Text excerpt:

:::::

August 14, 2012 | Comments Off on COURT ADDRESSES CONFIDENTIALITY UNDER THE PATIENT SAFETY ACT
Posted by Sharlene Hunt
Last week, the Appellate Division issued its decision in a case involving the scope of the confidentiality provisions of the New Jersey Patient Safety Act. The Patient Safety Act, or PSA, requires licensed health care facilities to develop patient safety plans to improve the health and safety of patients within their facilities. The patient safety plan must meet several requirements, including a requirement that there be a process to analyze events occurring within the facility that result in unintended injury or illness, which may or may not have been preventable, or which are “near-misses” of such events. The PSA also provides that materials and information developed as part of this process are not subject to discovery or admissible in evidence in any civil, criminal or administrative matter.
The case before the Appellate Division, C.A. v. Bentolila, involved the issue of whether certain documentation developed by the hospital defendant was discoverable under either the PSA or under the so-called common-law privilege of self-critical analysis. The self-critical analysis privilege applies to traditional peer review and quality improvement activities in hospitals, and applies a balancing approach, balancing one party’s need to know the information against the other party’s need to maintain the confidentiality of the information.
The case decided last week provides an analysis of the interplay between the confidentiality provisions under the PSA and the privilege of self-critical analysis. Despite this analysis, because of the similarity of the activities required under the PSA and the activities required for peer review and quality improvement, and due to the highly factual analysis undertaken by the Court, there will remain many unanswered questions about the PSA privilege into the future.
In essence, the court upheld the absolute privilege to be applied to information developed under the PSA. However, in doing so, Court issued several caveats to this holding, which will limit the application of the privilege, and will require the courts going forward to examine the factual scenario and the process followed in each case, to determine whether the privilege should apply. Unfortunately, the end result will be that hospitals and other health care facilities will continue to face uncertainty as to whether actions they take under the PSA will be covered by the privilege.

:::::

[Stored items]

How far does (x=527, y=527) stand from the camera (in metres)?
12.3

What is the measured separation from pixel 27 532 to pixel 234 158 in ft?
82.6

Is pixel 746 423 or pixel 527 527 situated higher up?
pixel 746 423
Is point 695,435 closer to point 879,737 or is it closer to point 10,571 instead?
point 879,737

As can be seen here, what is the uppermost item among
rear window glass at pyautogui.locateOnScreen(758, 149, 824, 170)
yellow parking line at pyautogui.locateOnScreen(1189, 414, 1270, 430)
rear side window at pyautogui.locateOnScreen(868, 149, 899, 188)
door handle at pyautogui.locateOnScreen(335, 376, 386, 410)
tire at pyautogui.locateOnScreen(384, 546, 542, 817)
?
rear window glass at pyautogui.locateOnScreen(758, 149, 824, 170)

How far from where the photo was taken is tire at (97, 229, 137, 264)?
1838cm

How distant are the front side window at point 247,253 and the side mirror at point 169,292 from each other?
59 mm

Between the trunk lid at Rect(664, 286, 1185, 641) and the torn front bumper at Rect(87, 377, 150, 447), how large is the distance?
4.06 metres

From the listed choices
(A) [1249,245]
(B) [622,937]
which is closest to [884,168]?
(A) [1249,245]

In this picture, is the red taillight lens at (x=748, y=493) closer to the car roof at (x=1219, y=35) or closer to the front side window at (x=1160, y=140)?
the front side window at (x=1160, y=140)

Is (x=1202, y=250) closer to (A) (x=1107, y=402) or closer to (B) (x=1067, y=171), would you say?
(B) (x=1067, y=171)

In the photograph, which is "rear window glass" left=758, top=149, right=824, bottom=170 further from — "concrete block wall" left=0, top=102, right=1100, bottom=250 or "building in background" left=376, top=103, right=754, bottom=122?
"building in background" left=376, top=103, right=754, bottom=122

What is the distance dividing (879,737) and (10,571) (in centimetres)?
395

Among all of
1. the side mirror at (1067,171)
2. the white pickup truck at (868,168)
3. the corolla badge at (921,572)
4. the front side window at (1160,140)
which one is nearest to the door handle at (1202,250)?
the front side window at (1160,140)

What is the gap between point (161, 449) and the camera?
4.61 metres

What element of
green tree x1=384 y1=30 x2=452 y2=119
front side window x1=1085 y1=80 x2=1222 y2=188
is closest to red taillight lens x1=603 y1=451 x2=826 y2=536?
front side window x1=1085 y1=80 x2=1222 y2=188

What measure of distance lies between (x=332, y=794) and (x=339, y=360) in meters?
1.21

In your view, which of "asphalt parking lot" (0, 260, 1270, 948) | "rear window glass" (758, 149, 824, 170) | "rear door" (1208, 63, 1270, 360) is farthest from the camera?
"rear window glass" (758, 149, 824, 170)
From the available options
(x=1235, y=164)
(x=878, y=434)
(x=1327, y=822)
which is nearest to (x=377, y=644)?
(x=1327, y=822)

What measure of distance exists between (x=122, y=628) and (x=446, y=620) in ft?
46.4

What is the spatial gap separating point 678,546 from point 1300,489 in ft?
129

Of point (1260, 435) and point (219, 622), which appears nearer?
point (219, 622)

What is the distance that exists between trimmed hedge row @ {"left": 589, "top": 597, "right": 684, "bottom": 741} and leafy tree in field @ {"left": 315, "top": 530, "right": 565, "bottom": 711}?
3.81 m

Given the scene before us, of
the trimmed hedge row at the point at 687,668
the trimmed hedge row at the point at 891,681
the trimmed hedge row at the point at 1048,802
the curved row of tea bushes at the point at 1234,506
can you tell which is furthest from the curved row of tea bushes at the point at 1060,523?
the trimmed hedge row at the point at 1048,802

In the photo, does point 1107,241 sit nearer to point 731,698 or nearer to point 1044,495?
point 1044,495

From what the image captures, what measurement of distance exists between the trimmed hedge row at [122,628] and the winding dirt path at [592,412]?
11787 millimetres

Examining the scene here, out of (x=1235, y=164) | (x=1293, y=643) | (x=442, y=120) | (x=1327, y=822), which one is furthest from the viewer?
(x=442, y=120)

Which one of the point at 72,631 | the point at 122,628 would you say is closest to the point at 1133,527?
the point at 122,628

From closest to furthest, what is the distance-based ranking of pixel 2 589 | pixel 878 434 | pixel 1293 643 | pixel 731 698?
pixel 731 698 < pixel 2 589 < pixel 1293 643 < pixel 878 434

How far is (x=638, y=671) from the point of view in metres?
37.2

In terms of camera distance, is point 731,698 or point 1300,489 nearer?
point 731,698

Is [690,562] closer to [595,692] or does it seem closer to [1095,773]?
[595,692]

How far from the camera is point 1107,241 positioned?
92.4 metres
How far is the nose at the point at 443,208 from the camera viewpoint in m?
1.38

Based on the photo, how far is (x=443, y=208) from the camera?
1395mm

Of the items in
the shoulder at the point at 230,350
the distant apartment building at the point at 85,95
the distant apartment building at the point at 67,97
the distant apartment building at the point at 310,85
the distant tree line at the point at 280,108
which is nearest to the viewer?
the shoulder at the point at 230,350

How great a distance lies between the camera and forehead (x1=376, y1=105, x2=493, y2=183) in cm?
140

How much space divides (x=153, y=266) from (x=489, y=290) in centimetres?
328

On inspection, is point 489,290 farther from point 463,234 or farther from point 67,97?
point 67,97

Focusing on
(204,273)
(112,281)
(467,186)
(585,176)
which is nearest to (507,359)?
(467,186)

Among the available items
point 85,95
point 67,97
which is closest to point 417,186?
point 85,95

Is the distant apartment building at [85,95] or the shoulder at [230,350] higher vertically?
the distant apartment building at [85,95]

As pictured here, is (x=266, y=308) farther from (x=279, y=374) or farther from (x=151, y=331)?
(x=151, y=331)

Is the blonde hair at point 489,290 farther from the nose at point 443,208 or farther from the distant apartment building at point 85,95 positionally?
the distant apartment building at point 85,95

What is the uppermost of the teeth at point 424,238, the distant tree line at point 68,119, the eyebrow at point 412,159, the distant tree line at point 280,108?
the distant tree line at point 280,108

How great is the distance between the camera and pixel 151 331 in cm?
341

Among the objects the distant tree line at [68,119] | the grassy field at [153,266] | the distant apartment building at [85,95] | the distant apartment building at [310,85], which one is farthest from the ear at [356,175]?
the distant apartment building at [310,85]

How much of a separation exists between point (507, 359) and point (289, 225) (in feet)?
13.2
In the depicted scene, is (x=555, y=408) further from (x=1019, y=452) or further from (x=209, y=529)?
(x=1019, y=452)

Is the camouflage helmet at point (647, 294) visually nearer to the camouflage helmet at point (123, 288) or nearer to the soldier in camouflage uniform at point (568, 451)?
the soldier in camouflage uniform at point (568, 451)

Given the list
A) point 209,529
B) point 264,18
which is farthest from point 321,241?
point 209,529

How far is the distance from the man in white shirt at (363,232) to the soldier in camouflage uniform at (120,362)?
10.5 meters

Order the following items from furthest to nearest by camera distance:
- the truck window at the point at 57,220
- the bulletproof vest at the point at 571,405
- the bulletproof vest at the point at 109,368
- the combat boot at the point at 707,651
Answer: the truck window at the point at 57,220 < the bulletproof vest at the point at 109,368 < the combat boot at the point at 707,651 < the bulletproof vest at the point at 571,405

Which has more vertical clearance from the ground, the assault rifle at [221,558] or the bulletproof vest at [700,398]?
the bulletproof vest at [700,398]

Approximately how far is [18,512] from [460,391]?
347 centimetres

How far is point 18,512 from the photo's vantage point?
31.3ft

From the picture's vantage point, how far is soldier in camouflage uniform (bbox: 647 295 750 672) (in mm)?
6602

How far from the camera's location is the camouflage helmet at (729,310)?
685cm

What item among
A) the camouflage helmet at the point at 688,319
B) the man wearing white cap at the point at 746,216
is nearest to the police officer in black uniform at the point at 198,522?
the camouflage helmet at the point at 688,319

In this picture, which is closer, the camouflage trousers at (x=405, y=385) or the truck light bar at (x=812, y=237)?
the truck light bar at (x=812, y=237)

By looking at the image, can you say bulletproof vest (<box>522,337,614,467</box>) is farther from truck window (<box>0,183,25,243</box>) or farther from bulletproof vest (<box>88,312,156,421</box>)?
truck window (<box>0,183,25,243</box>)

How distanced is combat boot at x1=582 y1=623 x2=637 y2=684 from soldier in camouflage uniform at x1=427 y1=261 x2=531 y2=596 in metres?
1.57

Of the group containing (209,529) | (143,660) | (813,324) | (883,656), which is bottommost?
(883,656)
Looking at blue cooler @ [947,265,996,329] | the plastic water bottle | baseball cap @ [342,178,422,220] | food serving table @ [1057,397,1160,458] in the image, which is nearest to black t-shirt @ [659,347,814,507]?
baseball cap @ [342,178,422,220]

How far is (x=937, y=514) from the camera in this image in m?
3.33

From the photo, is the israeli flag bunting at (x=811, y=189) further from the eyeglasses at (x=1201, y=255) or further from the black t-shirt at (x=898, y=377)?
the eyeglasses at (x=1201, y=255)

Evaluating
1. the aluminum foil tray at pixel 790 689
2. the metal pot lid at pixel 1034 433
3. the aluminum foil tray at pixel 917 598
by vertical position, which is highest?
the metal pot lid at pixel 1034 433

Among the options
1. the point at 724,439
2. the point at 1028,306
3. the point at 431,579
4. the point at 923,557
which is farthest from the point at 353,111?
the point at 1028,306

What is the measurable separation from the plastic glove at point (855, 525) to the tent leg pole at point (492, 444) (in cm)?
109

:::::

Prompt: According to the post on the Patient Safety Act, what balancing approach does the self-critical analysis privilege apply?

Expected answer: It balances one party's need to know the information against the other party's need to maintain the confidentiality of the information.